Zu erledigen ->
A - Schreib aus dem Text über die Literatur im Ruhrgebiet den Teil wortgetreu ab, der bei den Worten „Dieses Literaturwunder zeigt“ anfängt und nach „kulturellen Durchmischung ist.“ aufhört.
B - Führ den Text über die Literatur im Ruhrgebiet nach seinem letzten Satz weiter.

Dieses Literaturwunder zeigt
sich spätestens seit den 80er Jahren in einer prosperierenden Kultur-
und Literaturentwicklung. Werke von Link, Lodemann, Rothmann,
Seligmann. Streletz und vielen anderen bilden eine neue Qualität von
Regionalliteratur heraus, die nicht nur affirmatorisch den Bezug auf
die eigene Herkunft betont, sondern durch distanzierende Verfahren der
Beobachtung und der Spiegelung anreichert. Dabei richten die
Autor/innen den Blick nicht nur auf die Gegenwart, sondern verarbeiten
immer wieder von ihrem gegenwärtigen Blickwinkel aus die Vergangenheit
mit, und sie schauen nicht nur auf das Ruhrgebiet selbst, sondern sie
sehen es vorzugsweise im übergeordneten europäischen Rahmen. Diese
‚Gegenbeobachtung’ verdankt sich u. a. dem Umstand, dass das Ruhrgebiet
spätestens seit der Mitte des 19. Jahrhunderts selbst Ergebnis einer
(geglückten) kulturellen Durchmischung ist.
D.h. dass gerade
hier aufgrund des hohen Migrant/innen-Anteils sich die Orientierung in
europäischen und globalen Zusammenhängen bewegt.

Inhalt des Datensatzes ->
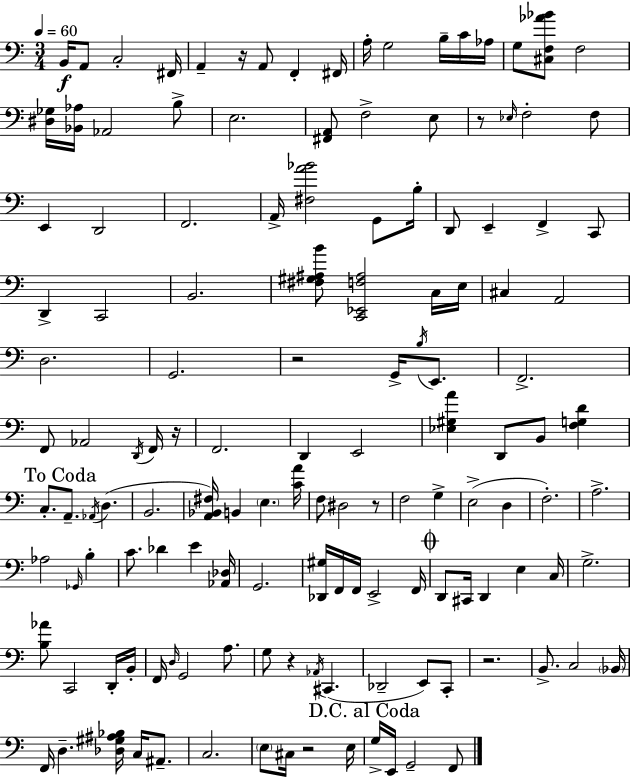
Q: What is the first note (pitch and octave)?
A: B2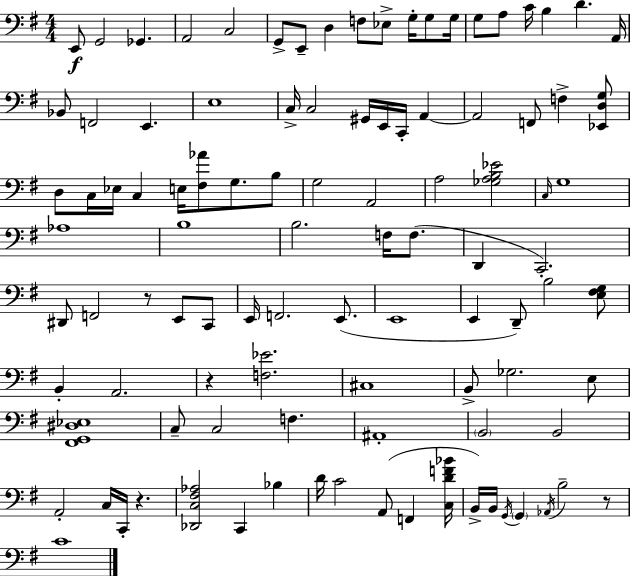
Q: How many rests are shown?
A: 4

Deine Antworten ->
A -
Dieses Literaturwunder zeigt
sich spätestens seit den 80er Jahren in einer prosperierenden Kultur-
und Literaturentwicklung. Werke von Link, Lodemann, Rothmann,
Seligmann. Streletz und vielen anderen bilden eine neue Qualität von
Regionalliteratur heraus, die nicht nur affirmatorisch den Bezug auf
die eigene Herkunft betont, sondern durch distanzierende Verfahren der
Beobachtung und der Spiegelung anreichert. Dabei richten die
Autor/innen den Blick nicht nur auf die Gegenwart, sondern verarbeiten
immer wieder von ihrem gegenwärtigen Blickwinkel aus die Vergangenheit
mit, und sie schauen nicht nur auf das Ruhrgebiet selbst, sondern sie
sehen es vorzugsweise im übergeordneten europäischen Rahmen. Diese
‚Gegenbeobachtung’ verdankt sich u. a. dem Umstand, dass das Ruhrgebiet
spätestens seit der Mitte des 19. Jahrhunderts selbst Ergebnis einer
(geglückten) kulturellen Durchmischung ist.

B -
Im Vorfeld der
Kulturhauptstadt 2010 und in Rückbesinnung auf Bochum als Stadt des
Wortes ist es ein aussichtsreiches Vorhaben, neue und neueste
literarische Texte als Anzeichen des florierenden Kulturraums Ruhr zu
untersuchen. In dieser Perspektive sind mit den literarischen Texten
die anderen Künste wie Musik, Film und auch bildende Kunst mit
angesprochen. In der Durchmischung von E- und U-Kultur prägen die
literarischen Texte neue Gattungen und Typologien aus.
Zugestanden:
parallel laufende sozio-ökomische und kulturelle Umbrüche gibt es auch
in anderen Regionen: z. B. im benachbarten Rheinland oder in den
metropolartigen Ballungsräumen Berlin, München oder Hamburg. Und auch
eine besonders hervorstechende Regionalliteratur gibt es allerorten in
Deutschland heute. Trotzdem hat die Metropole Ruhr Besonderheiten, die
in ihrer Summe ein unverwechselbares Profil ergeben.
Für diesen
Prozess gibt die sog. Industriekultur das Muster vor: die
Umfunktionierung der Industriezechen zu Kulturzentren. In ähnlicher
Weise werden Texte, Muster und Gattungen umfunktionalisiert. Realisiert
wird ein (intelligenter) Eklektizismus, der die Kulturmischung mit
einschließt.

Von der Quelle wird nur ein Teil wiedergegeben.